Source data:
◇ ◇ ◇

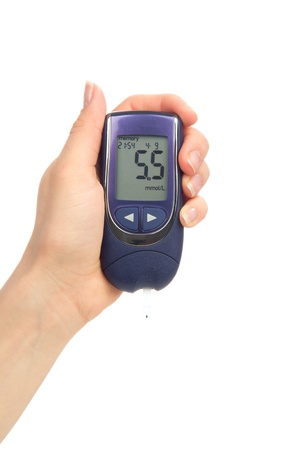 blood glucose: Hand with Diabetic glucometer for measuring glucose level blood test  isolated on a white background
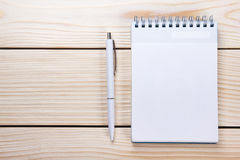 Back to school. Blank note pad, notebook with pen and glasses. On wooden background. Copy Space. Education background Royalty Free Stock Photography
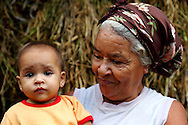 Grandmother with granddaughter on a farm in Vega Yumuri, near La Maquina, Guantanamo Province, Cuba.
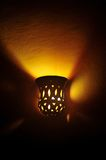 Lamp on a wall shining Stock Image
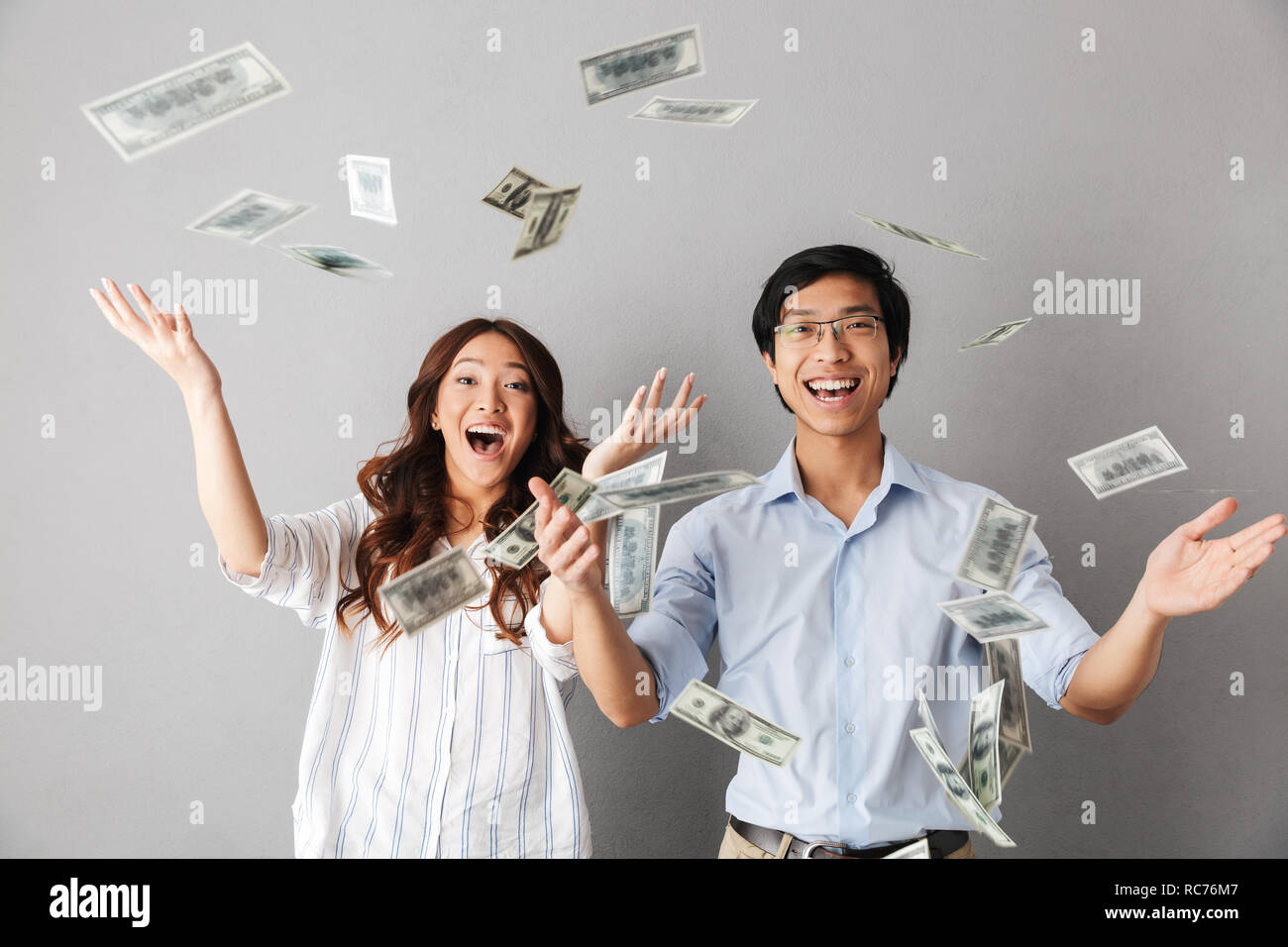 Happy asian business couple standing under money banknotes shower isolated over gray background - Stock Image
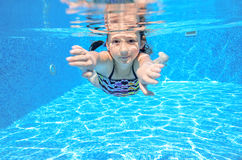 Kid swims in pool underwater Royalty Free Stock Images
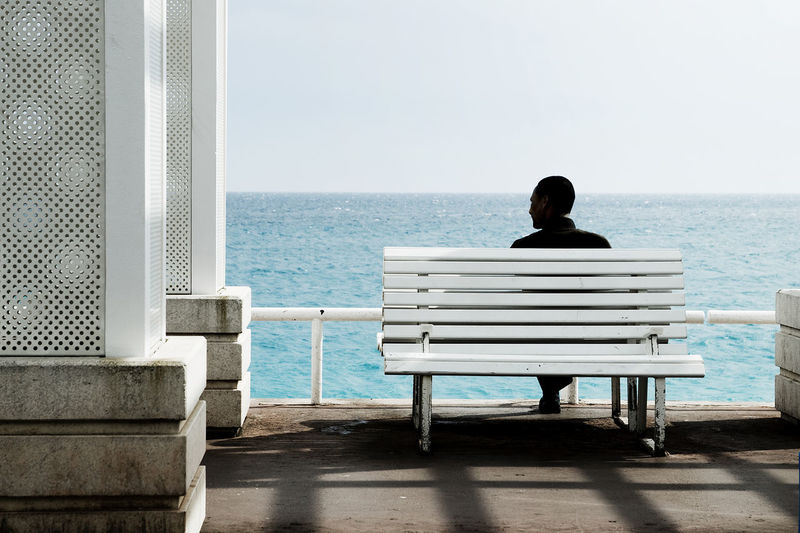 Rear view of woman sitting on bench by sea against clear sky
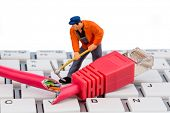 stock photo of groping  - a worker repairs a network cable - JPG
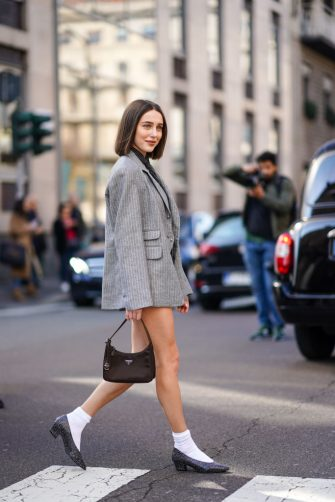 MILAN, ITALY - FEBRUARY 22: Mary Leest wears a gray oversized jacket, a Prada bag, white socks, pointy shoes, a tie, outside Ermanno Scervino, during Milan Fashion Week Fall/Winter 2020-2021 on February 22, 2020 in Milan, Italy. (Photo by Edward Berthelot/Getty Images)
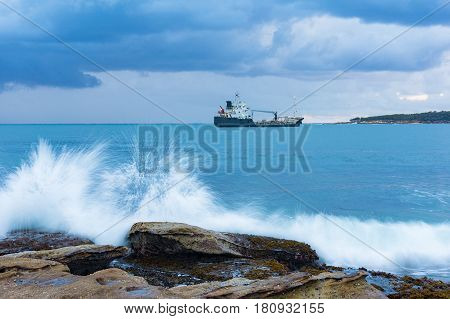 Big Wave Hitting The Rock With Barge On The Background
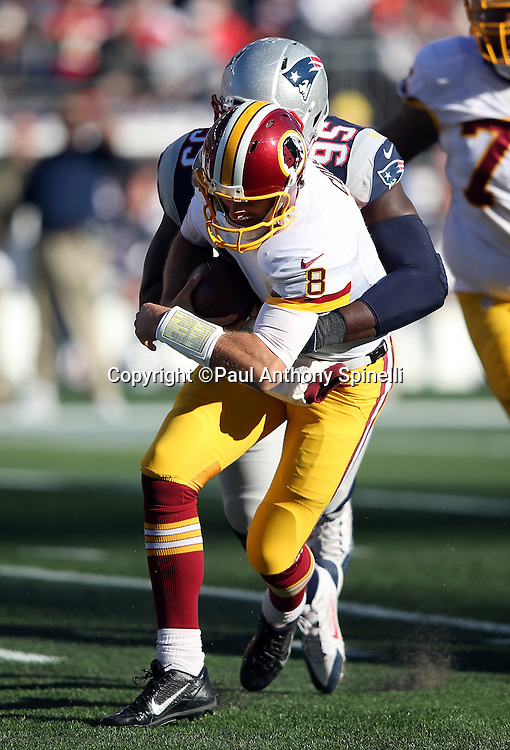 New England Patriots defensive end Chandler Jones (95) sacks Washington Redskins quarterback Kirk Cousins (8) for a 4 yard loss early in the second quarter during the 2015 week 9 regular season NFL football game against the Washington Redskins on Sunday, Nov. 8, 2015 in Foxborough, Mass. The Patriots won the game 27-10. (©Paul Anthony Spinelli)
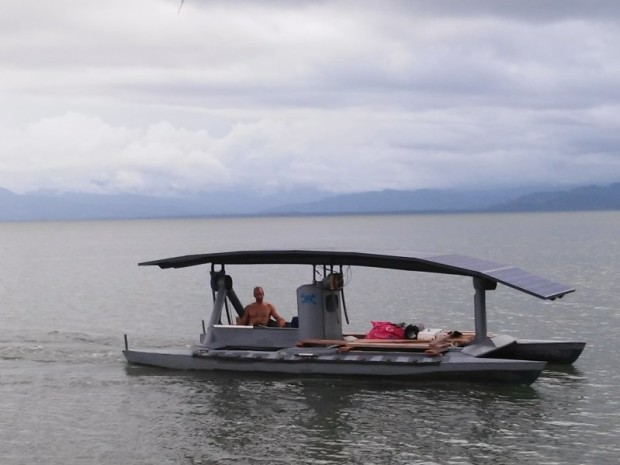 Out for a cruise in his solar powered pontoon boat.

◇ ◇ ◇

Try it:
Reproduce exactly the part of the records above that begins at the line holding "stock photo of" and ends at the final line, both included, leaving out the pictures.

Exercise answer:
 stock photo of groping  - a worker repairs a network cable - JPG
 MILAN, ITALY - FEBRUARY 22: Mary Leest wears a gray oversized jacket, a Prada bag, white socks, pointy shoes, a tie, outside Ermanno Scervino, during Milan Fashion Week Fall/Winter 2020-2021 on February 22, 2020 in Milan, Italy. (Photo by Edward Berthelot/Getty Images)
 Big Wave Hitting The Rock With Barge On The Background
 New England Patriots defensive end Chandler Jones (95) sacks Washington Redskins quarterback Kirk Cousins (8) for a 4 yard loss early in the second quarter during the 2015 week 9 regular season NFL football game against the Washington Redskins on Sunday, Nov. 8, 2015 in Foxborough, Mass. The Patriots won the game 27-10. (©Paul Anthony Spinelli)
 Out for a cruise in his solar powered pontoon boat.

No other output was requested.